Technical Improvements and Bug Fixes
Fixing Thermal Noise Implementation
We identified and fixed a significant issue in our thermal noise handling. Previously, we were implementing thermal effects twice, once in cavity decay and again as separate thermal operators. The corrected implementation properly incorporates thermal effects into the cavity dynamics:
# Cavity relaxation: kappa(1 + n_th)
rate = cavity_decay * (1 + thermal_photons)
if rate > 0.0:
    c_ops.append(np.sqrt(rate) * ops['a'])
# Cavity excitation: kappa * n_th  
rate = cavity_decay * thermal_photons
if rate > 0.0:
    c_ops.append(np.sqrt(rate) * ops['a_dag'])This matches the standard quantum optics formulation and eliminates redundancy.
Parameter Simplification
We’ve streamlined the thermal noise parameter from a tuple (n_th, kappa) to a simple float thermal_photons, since the cavity decay rate is already specified separately.
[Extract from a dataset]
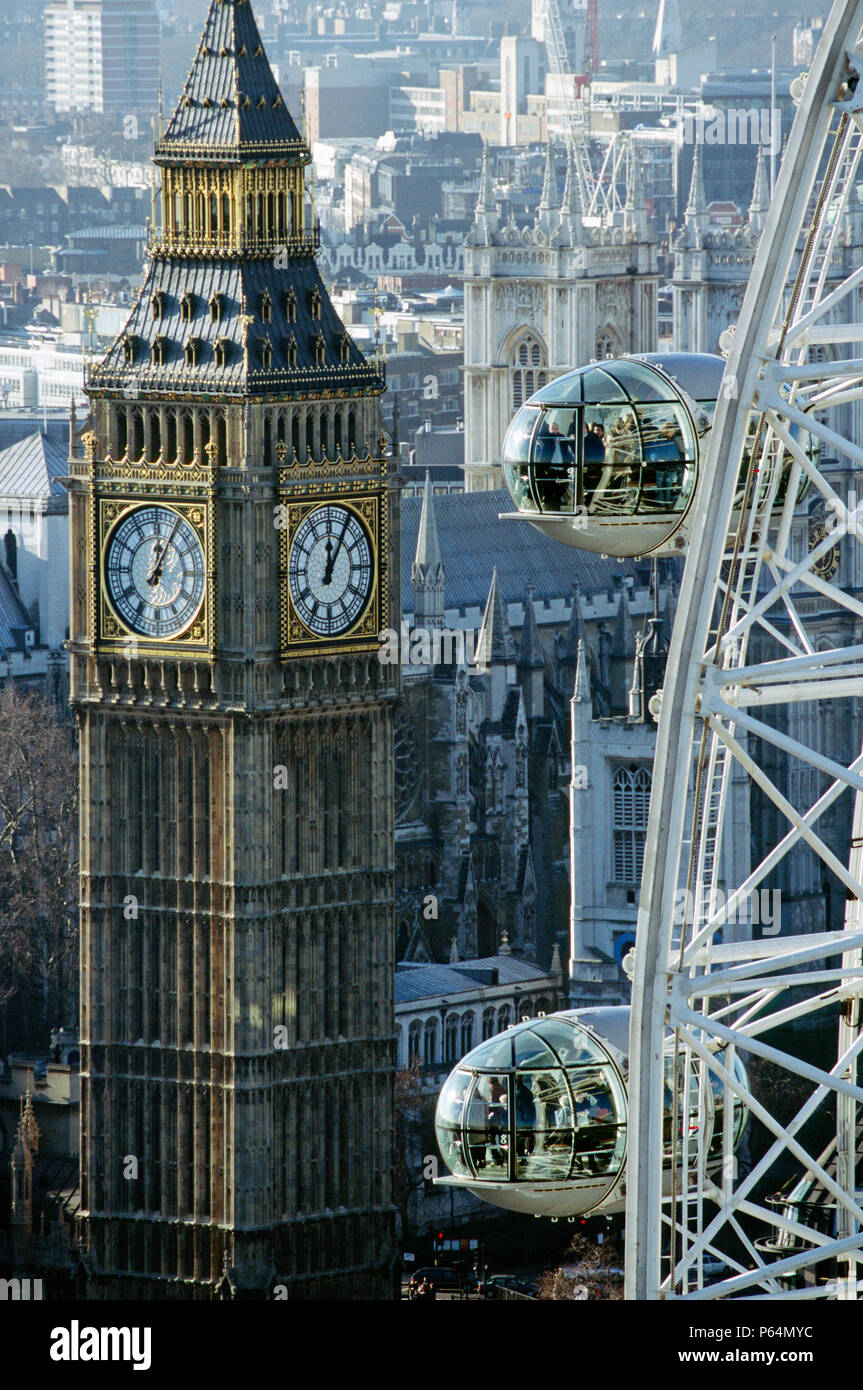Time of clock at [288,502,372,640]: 12:05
This reduces parameter redundancy and potential confusion.
The isinstance Integration Strategy
One of the most exciting aspects discussed in the meeting is the plan to integrate our QuantumSystem objects with QuTiP’s existing solvers using isinstance checks. This will allow code like:
# Traditional QuTiP usage (still works)
result = qt.mesolve(H, psi0, times, c_ops)
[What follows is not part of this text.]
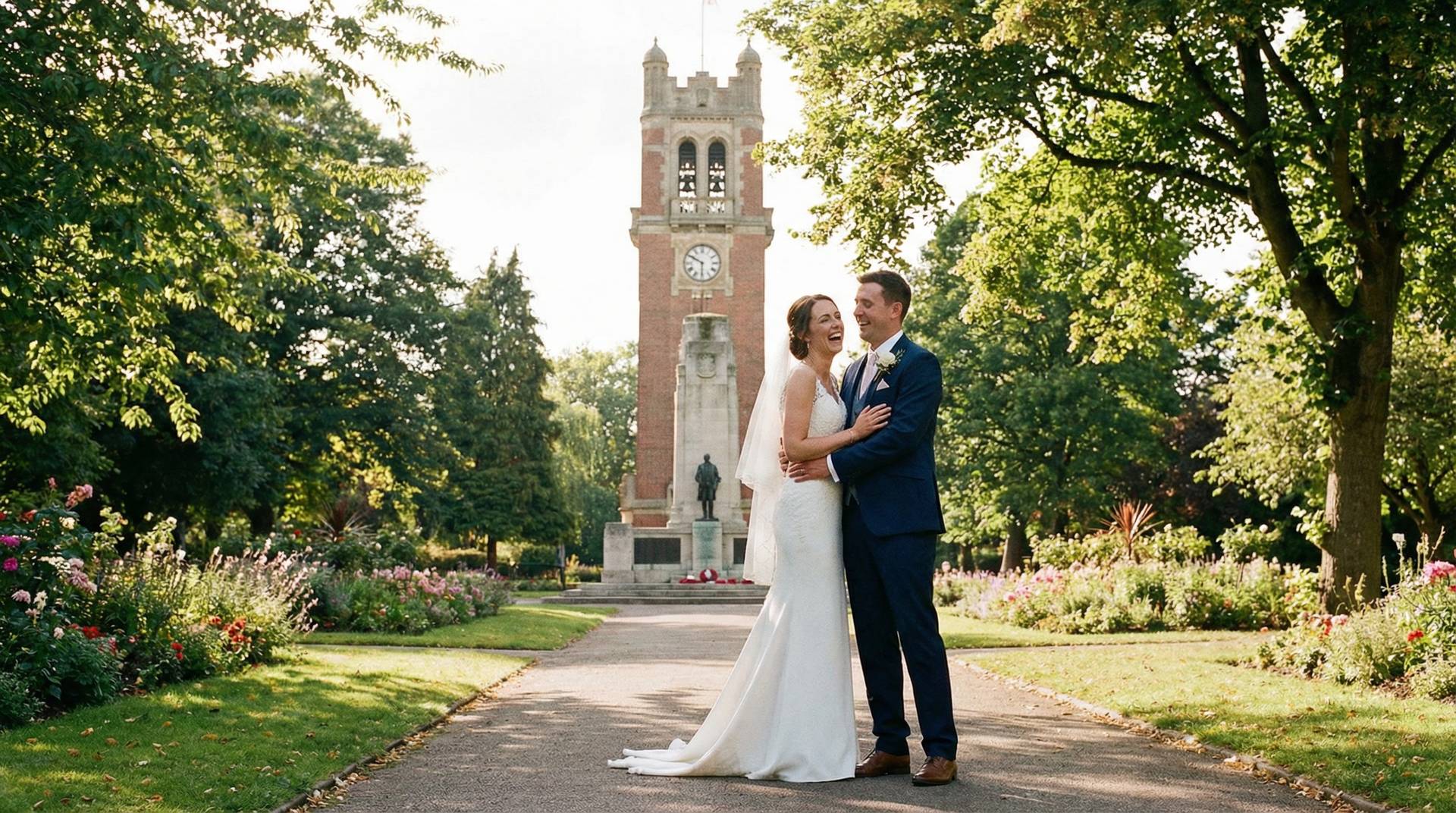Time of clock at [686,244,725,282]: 5:49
# New QuantumSystem usage (future)
jc_system = JaynesCummingsSystem(n_cavity=5, g=0.1)
result = qt.mesolve(jc_system, psi0, times)  # Automatically extracts H and c_opsThis approach maintains backward compatibility while providing a much cleaner interface for the new quantum systems.
Extensibility: Multiple Models in One Framework
The beauty of this architecture becomes apparent when considering how easily we can add new quantum models:
class Spin Models(QuantumSystem):
    # Implement the same four abstract methods for spin models
    
class Lattice Models(QuantumSystem):
    # Implement the same four abstract methods for lattice modelsEach model follows the same interface pattern, making the library consistent and predictable for users while allowing for model specific optimizations.
Challenges and Learning Curve
The transition from functional to object-oriented thinking required understanding several fundamental Python concepts:
- Abstract classes and why they’re useful for enforcing interfaces
- Inheritance hierarchies and how super()maintains the chain
- The selfparameter and how it enables multiple instances
- Method vs. property design decisions
Each concept builds on the others, and getting comfortable with the entire stack was essential for making good architectural decisions.
Looking Ahead: Week 6 and Beyond
Immediate Goals
- Implement additional quantum models (Rabi, Dicke) using the new architecture
- Add comprehensive examples and tutorials for each model
- Create tests for the exisisting cases.
Longer-term Vision
- Support for dictionary based collapse operators in mesolve
- Extensive documentation with physics explanations
- Performance testing and optimization
- Tutorial series for educational use
Reflections on Architecture Evolution
This week has been fascinating from a software design perspective. We’ve moved from “functions that build quantum systems” to “quantum systems that are objects.” This shift brings several benefits:
- Consistency: Every quantum model follows the same interface
- Extensibility: Adding new models becomes straightforward
- Integration: QuTiP solvers can work seamlessly with any quantum system
- Maintainability: Clear separation of concerns and responsibilities
The object-oriented approach also aligns perfectly with how physicists think about quantum systems, as entities with specific properties and behaviors rather than just collections of mathematical operators.